But I didn't expect to be murdered by words today. 😂
Ha, I dodged the bullet because I read 中田 as zhōngtián
ヒラガナ。
New "micro niche achievement" unlocked:
Most literate, dignified, bilingual, RAPID FIRE PUNCH LINE COMIC of all time.
This achievement is officially called: Rodney Dangerfield With Extra Steps.
Youve made me laugh so hard, youve earned a subscribe!
4:35 good point, what do you study when you aren't genki yourself
Started crying with the 6 alphabets one 🤣🤣
You got me with the black hole one, guess I'm still not jouzu enough
Best one yet
あの〜、ドウゲンさん、英語の母語話者ではない私にとっては「日本語が英語になりきるまで待機」というのはそれほどいい選択肢ではないと思うのですが〜
空気 and ヒラガナ killed me XD
ノルウェイの森読んだのはすごいよ
bro I love dogen
i lost it at the みんなさん 😂😂😂😂😂😂
I hate you for catching me off guard with the Tanaka reading HAHAHA
I actually raised my hand at the 中田 part, took me a few second to realize the dumb mistake lol
3:22 - Nakata... nandato!?
中田...Not untill you asked...probably...now I'm not sure
I laughed extra hard because I own a copy of Norwegian Wood
Masterpiece
@3:53 Hey that Melonpan reference was uncalled FOR!!!
Alright, that Genki one got me
2:04 YES
I will eventually learn 2000+ kanji but I will never be able to read katakana.
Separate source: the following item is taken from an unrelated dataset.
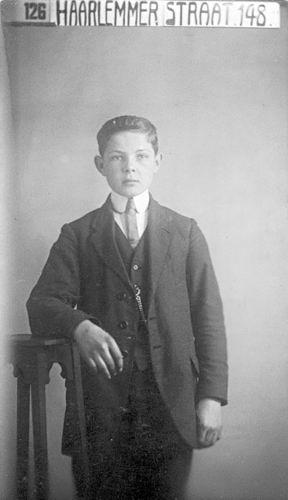 Stokman Harry 1901 19__ bij Fotograaf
Man, I chortled when you added 空気 as one of the things we need to learn how to read. Same for all the ways to say no. もういいんだよ!
Personally, I love kanji. It's hard to read without them, and they not only help you read faster, but clarify homophones in written text. Kanji stick out in a sentence, and they're the first thing you notice. By knowing them, you already know a solid half the sentence before you even try to figure it out!
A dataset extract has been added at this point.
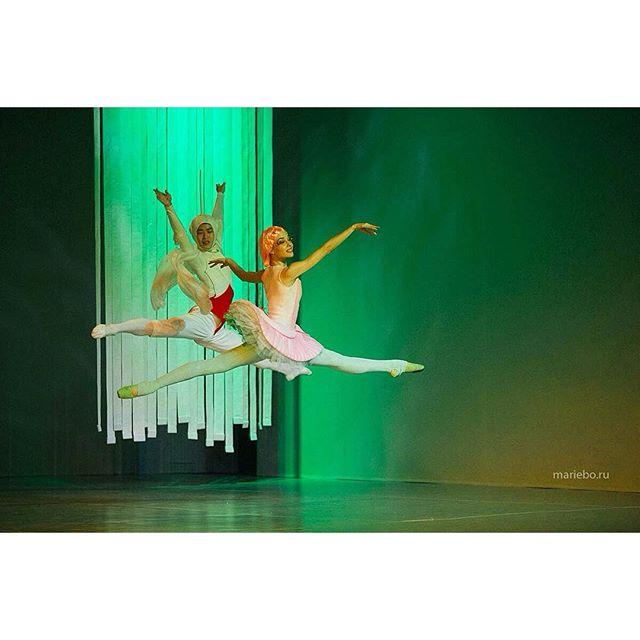 Играет музыка, все танцуют, настроение отличное. Множество гаджетов, работа кипит, отличный день! Все на балет! #балетмосквадюймовочка #балетмосква   #дюймовочка   @baletmoskva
covid doesn't spare the hikkikomoris. speaking from experience
0:22 I would argue that Japan has the world's best toilets *because* they have no Mexican food.
The two would appear to be mutually exclusive.
Ferraris are indeed meant for the racetrack, but Mexican food is the digestive equivalent of a rally.
When I lived in Japan I was also addicted to mos burger. I don't know how i survived the trip home 😢
The Genki joke took me
0:54 そうなん!?って言ったわ…
4:13
... "Why do I hear boss music?"
@Dogen the one about Japanese being a SOV language has me scratching my head. You said and put "My said teacher" in the subtitles but the object is the teacher and the verb is said. So if we are going by SOV then it should be "My teacher said" right? Is it funny because the sentence sounds awkward or that its wrong? I am confused, Please explain. Love your channel
My go-to japanese guy
4:14 I had to stop and look at it three times. The first time, something seemed wrong. The second time, I understood the joke and laughed out loud. The third time, with great difficulty, I actually read what it said.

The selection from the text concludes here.